| SOURCE DOCUMENT |
○ ○ ○ ○
"That's not very loving," said the guest who requested to attend the Lord's Supper at our altar one Sunday. He and his wife were visiting from another church not in fellowship with ours. "It's like you think that you are better than us."
Oh, contraire my friend.
A Lutheran Altar is no place for the good, it is no place for the strong. It is no place for the healthy. As Jesus said, "It is not the healthy who need a doctor but the sick." A Lutheran altar is reserved for those who are sick, who are sinful, evil, and weak. When my visiting friend was put off by our refusal to allow him to attend he was put off by the wrong thing. It is not that he was not good enough to attend. It is precisely the opposite. He was not bad enough.
The Catechism says that the Supper is "the true body and blood of our Lord Jesus Christ under the bread and the wine instituted by Christ himself for us Christians to eat and to drink." and that "These words, 'Given and shed for you for the forgiveness of sins,' show us that in the Sacrament forgiveness of sins, life, and salvation are given us through these words." The body and blood of Jesus are the body and blood of Jesus for sinners.
○ ○ ○ ○
| SOURCE INFORMATION |

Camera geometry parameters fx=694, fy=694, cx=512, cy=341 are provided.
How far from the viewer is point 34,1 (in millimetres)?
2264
○ ○ ○ ○
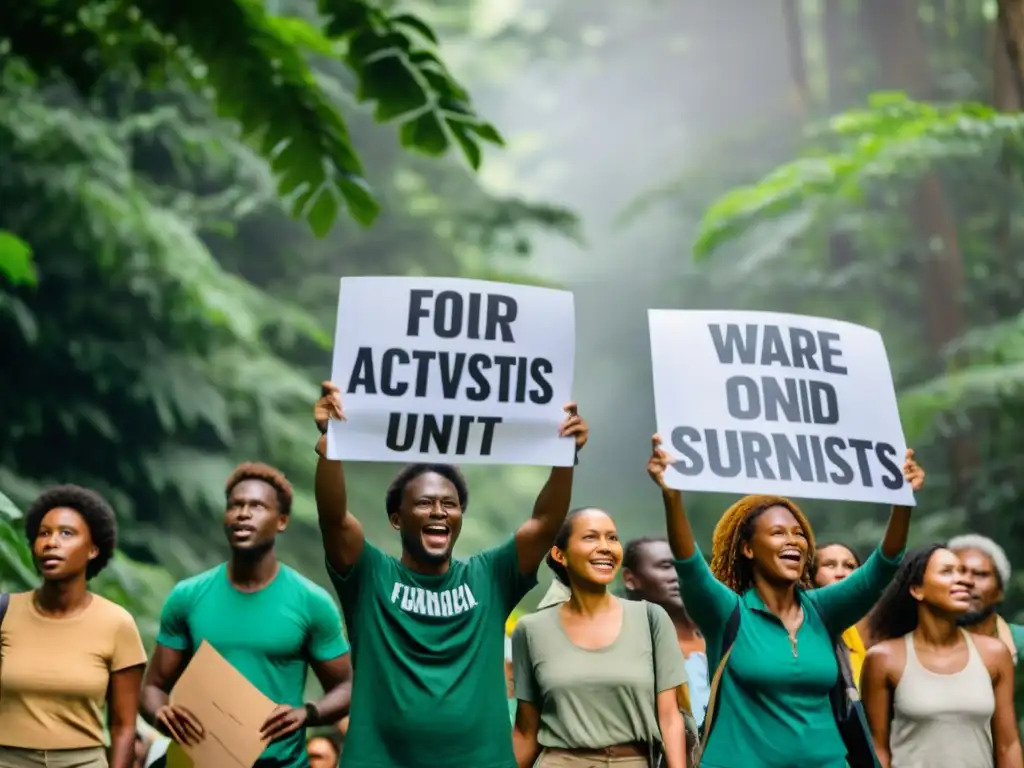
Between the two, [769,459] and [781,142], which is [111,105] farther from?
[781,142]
○ ○ ○ ○
Write the next part of the piece about closed communion at a Lutheran altar, starting after its last sentence. The listing is not used for anything here.

For those of us who have a terminal case of sin, there is no better medicine than the body and blood of Jesus. For those of us who are dying in our own trespasses and sin, there is no greater hope than receiving the body and blood of Jesus into my mouth. That body and blood is life; and not just a little extra life tacked on to an existence that is going to end soon anyway. It is life that never ends. It is eternal life.
If you're not sick you don't take medicine. Likewise, if you're good you don't need forgiveness. If your only problem is that you need to have your memory jogged from time to time you don't need "the body and blood of Jesus given for us Christians to eat and to drink." This body and blood is God's gift for sinners. My friend was not welcome to come because he needed more than just some quality time with the other people sitting in the pews. He needed Jesus.